** Exercise directions **
Quote all of the data below exactly, please.

Raw records
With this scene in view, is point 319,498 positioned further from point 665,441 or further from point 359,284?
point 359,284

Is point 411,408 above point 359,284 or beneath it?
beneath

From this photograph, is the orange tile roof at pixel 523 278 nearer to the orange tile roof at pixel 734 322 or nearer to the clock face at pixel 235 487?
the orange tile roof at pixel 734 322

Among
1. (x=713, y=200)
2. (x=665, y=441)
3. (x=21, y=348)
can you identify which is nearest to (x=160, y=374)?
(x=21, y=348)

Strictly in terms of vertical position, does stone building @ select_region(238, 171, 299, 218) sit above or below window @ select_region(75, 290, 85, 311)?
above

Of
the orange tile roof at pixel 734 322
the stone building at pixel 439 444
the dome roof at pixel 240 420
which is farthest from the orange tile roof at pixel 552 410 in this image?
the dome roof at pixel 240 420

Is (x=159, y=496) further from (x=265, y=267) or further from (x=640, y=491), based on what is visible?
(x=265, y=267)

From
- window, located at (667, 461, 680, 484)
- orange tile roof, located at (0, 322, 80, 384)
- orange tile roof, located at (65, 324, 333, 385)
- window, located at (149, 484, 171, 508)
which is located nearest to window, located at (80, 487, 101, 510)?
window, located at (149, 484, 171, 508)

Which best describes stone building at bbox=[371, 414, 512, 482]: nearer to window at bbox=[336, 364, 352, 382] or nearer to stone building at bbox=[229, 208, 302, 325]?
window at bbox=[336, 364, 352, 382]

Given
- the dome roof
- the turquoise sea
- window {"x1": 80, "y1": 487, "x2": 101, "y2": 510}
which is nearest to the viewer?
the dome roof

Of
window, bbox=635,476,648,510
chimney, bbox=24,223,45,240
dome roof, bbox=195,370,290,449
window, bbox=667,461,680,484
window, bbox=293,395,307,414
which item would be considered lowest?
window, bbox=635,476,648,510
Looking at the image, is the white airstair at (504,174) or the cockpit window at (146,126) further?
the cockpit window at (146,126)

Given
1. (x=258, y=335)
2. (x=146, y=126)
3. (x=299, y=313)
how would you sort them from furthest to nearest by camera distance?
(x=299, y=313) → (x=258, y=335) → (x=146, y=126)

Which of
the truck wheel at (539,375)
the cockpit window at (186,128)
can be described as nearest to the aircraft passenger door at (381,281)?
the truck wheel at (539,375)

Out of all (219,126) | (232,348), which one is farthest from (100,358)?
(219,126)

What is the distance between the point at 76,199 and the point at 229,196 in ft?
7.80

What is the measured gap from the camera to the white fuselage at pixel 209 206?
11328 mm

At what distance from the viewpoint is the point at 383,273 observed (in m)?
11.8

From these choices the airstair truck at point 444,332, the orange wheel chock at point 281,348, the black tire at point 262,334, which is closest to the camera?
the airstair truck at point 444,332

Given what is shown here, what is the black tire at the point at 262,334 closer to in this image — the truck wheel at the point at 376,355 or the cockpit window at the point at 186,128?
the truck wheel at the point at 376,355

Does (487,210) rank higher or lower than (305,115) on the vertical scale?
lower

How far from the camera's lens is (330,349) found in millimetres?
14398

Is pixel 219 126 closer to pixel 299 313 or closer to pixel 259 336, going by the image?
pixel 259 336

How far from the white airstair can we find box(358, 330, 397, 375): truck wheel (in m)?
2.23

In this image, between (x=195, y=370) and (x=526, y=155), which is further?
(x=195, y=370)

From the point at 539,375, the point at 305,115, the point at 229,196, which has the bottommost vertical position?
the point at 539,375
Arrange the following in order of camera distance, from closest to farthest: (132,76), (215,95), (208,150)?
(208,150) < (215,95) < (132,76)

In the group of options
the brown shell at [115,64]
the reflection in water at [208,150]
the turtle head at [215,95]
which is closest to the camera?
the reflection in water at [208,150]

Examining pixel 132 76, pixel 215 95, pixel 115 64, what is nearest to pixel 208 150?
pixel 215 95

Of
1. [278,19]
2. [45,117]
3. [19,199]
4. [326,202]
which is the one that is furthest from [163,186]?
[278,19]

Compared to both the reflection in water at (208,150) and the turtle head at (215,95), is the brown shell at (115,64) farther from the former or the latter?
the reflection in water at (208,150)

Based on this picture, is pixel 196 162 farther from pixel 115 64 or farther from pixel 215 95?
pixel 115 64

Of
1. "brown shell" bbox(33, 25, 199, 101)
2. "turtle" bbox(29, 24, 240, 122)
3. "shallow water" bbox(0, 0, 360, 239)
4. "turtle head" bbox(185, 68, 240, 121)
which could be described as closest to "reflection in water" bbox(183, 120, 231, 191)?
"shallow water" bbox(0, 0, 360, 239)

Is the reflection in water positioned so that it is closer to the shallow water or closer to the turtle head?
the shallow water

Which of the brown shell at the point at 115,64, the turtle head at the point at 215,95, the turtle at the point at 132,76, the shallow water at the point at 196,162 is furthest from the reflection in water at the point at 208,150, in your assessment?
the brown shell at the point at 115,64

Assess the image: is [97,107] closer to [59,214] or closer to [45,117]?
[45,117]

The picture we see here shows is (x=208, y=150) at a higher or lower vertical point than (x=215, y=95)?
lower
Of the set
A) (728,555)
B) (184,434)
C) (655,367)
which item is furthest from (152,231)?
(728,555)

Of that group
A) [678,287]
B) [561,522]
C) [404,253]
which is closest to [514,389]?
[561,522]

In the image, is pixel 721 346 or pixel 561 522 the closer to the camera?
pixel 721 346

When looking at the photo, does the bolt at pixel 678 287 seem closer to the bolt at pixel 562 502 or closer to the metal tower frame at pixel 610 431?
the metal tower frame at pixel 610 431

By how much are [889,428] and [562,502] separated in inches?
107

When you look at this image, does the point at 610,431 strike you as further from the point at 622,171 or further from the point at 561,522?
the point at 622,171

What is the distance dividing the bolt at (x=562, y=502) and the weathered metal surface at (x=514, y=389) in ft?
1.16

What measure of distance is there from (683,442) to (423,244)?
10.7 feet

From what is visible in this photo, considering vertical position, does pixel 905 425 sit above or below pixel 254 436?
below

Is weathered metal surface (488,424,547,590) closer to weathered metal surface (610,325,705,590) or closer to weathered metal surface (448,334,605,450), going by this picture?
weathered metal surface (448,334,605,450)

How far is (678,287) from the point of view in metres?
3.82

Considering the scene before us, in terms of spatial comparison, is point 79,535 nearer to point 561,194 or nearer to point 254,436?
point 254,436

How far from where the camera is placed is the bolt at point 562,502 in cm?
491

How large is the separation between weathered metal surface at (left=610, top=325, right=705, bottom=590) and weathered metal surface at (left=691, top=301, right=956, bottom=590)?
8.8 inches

** Expected output **
With this scene in view, is point 319,498 positioned further from point 665,441 or further from point 359,284?
point 359,284

Is point 411,408 above point 359,284 or beneath it?
beneath

From this photograph, is the orange tile roof at pixel 523 278 nearer to the orange tile roof at pixel 734 322 or nearer to the clock face at pixel 235 487?
the orange tile roof at pixel 734 322

Among
1. (x=713, y=200)
2. (x=665, y=441)
3. (x=21, y=348)
can you identify which is nearest to (x=160, y=374)?
(x=21, y=348)

Strictly in terms of vertical position, does stone building @ select_region(238, 171, 299, 218) sit above or below window @ select_region(75, 290, 85, 311)?
above

Of
the orange tile roof at pixel 734 322
the stone building at pixel 439 444
the dome roof at pixel 240 420
which is farthest from the orange tile roof at pixel 552 410 in this image?
the dome roof at pixel 240 420

Is (x=159, y=496) further from (x=265, y=267) or further from (x=640, y=491), based on what is visible?
(x=265, y=267)

From
- window, located at (667, 461, 680, 484)
- orange tile roof, located at (0, 322, 80, 384)
- orange tile roof, located at (65, 324, 333, 385)
- window, located at (149, 484, 171, 508)
which is located nearest to window, located at (80, 487, 101, 510)?
window, located at (149, 484, 171, 508)

Which best describes stone building at bbox=[371, 414, 512, 482]: nearer to window at bbox=[336, 364, 352, 382] or nearer to stone building at bbox=[229, 208, 302, 325]?
window at bbox=[336, 364, 352, 382]

Given
- the dome roof
- the turquoise sea
- window {"x1": 80, "y1": 487, "x2": 101, "y2": 510}
which is nearest to the viewer?
the dome roof

Of
window, bbox=635,476,648,510
chimney, bbox=24,223,45,240
dome roof, bbox=195,370,290,449
window, bbox=667,461,680,484
window, bbox=293,395,307,414
which item would be considered lowest?
window, bbox=635,476,648,510
Looking at the image, is the white airstair at (504,174) or the cockpit window at (146,126) further?
the cockpit window at (146,126)

Given
1. (x=258, y=335)
2. (x=146, y=126)
3. (x=299, y=313)
how would you sort them from furthest to nearest by camera distance?
(x=299, y=313) → (x=258, y=335) → (x=146, y=126)

Which of
the truck wheel at (539,375)
the cockpit window at (186,128)
can be described as nearest to the aircraft passenger door at (381,281)?
the truck wheel at (539,375)

Out of all (219,126) | (232,348), which one is farthest from (100,358)?
(219,126)

What is the distance between the point at 76,199 and the point at 229,196 in ft?
7.80

What is the measured gap from the camera to the white fuselage at pixel 209 206?
11328 mm

At what distance from the viewpoint is the point at 383,273 observed (in m)?
11.8

From these choices the airstair truck at point 444,332, the orange wheel chock at point 281,348, the black tire at point 262,334, which is closest to the camera?
the airstair truck at point 444,332

Given what is shown here, what is the black tire at the point at 262,334 closer to in this image — the truck wheel at the point at 376,355 or the cockpit window at the point at 186,128?
the truck wheel at the point at 376,355

Does (487,210) rank higher or lower than (305,115) on the vertical scale?
lower

How far from the camera's lens is (330,349) found in millimetres?
14398

Is pixel 219 126 closer to pixel 299 313 or closer to pixel 259 336, going by the image?
pixel 259 336

How far from the white airstair can we find box(358, 330, 397, 375): truck wheel (in m)?
2.23

In this image, between (x=195, y=370) and (x=526, y=155), which is further?
(x=195, y=370)

From the point at 539,375, the point at 305,115, the point at 229,196, which has the bottommost vertical position?
the point at 539,375
Arrange the following in order of camera distance, from closest to farthest: (132,76), (215,95), (208,150)?
(208,150) < (215,95) < (132,76)

In the group of options
the brown shell at [115,64]
the reflection in water at [208,150]
the turtle head at [215,95]
which is closest to the camera?
the reflection in water at [208,150]

Examining pixel 132 76, pixel 215 95, pixel 115 64, what is nearest to pixel 208 150?
pixel 215 95

Of
1. [278,19]
2. [45,117]
3. [19,199]
4. [326,202]
which is the one that is furthest from [163,186]?
[278,19]

Compared to both the reflection in water at (208,150) and the turtle head at (215,95), is the brown shell at (115,64) farther from the former or the latter?
the reflection in water at (208,150)

Based on this picture, is pixel 196 162 farther from pixel 115 64 or farther from pixel 215 95?
pixel 115 64

Of
1. "brown shell" bbox(33, 25, 199, 101)
2. "turtle" bbox(29, 24, 240, 122)
3. "shallow water" bbox(0, 0, 360, 239)
4. "turtle head" bbox(185, 68, 240, 121)
which could be described as closest to "reflection in water" bbox(183, 120, 231, 191)?
"shallow water" bbox(0, 0, 360, 239)

Is the reflection in water positioned so that it is closer to the shallow water or closer to the turtle head?
the shallow water

Which of the brown shell at the point at 115,64, the turtle head at the point at 215,95, the turtle at the point at 132,76, the shallow water at the point at 196,162 is furthest from the reflection in water at the point at 208,150, in your assessment?
the brown shell at the point at 115,64

Assess the image: is [97,107] closer to [59,214] or closer to [45,117]?
[45,117]

The picture we see here shows is (x=208, y=150) at a higher or lower vertical point than (x=215, y=95)?
lower
Of the set
A) (728,555)
B) (184,434)
C) (655,367)
which item is furthest from (152,231)?
(728,555)

Of that group
A) [678,287]
B) [561,522]
C) [404,253]
which is closest to [514,389]?
[561,522]

In the image, is pixel 721 346 or pixel 561 522 the closer to the camera?
pixel 721 346

When looking at the photo, does the bolt at pixel 678 287 seem closer to the bolt at pixel 562 502 or closer to the metal tower frame at pixel 610 431?
the metal tower frame at pixel 610 431

By how much are [889,428] and [562,502] separated in inches?
107

When you look at this image, does the point at 610,431 strike you as further from the point at 622,171 or further from the point at 561,522?
the point at 622,171

What is the distance dividing the bolt at (x=562, y=502) and the weathered metal surface at (x=514, y=389) in ft?
1.16

What measure of distance is there from (683,442) to (423,244)?
10.7 feet

From what is visible in this photo, considering vertical position, does pixel 905 425 sit above or below pixel 254 436?
below

Is weathered metal surface (488,424,547,590) closer to weathered metal surface (610,325,705,590) or closer to weathered metal surface (448,334,605,450), going by this picture?
weathered metal surface (448,334,605,450)

How far is (678,287) from the point of view in metres?
3.82

Considering the scene before us, in terms of spatial comparison, is point 79,535 nearer to point 561,194 or nearer to point 254,436?
point 254,436

How far from where the camera is placed is the bolt at point 562,502 in cm?
491

How large is the separation between weathered metal surface at (left=610, top=325, right=705, bottom=590) and weathered metal surface at (left=691, top=301, right=956, bottom=590)?
8.8 inches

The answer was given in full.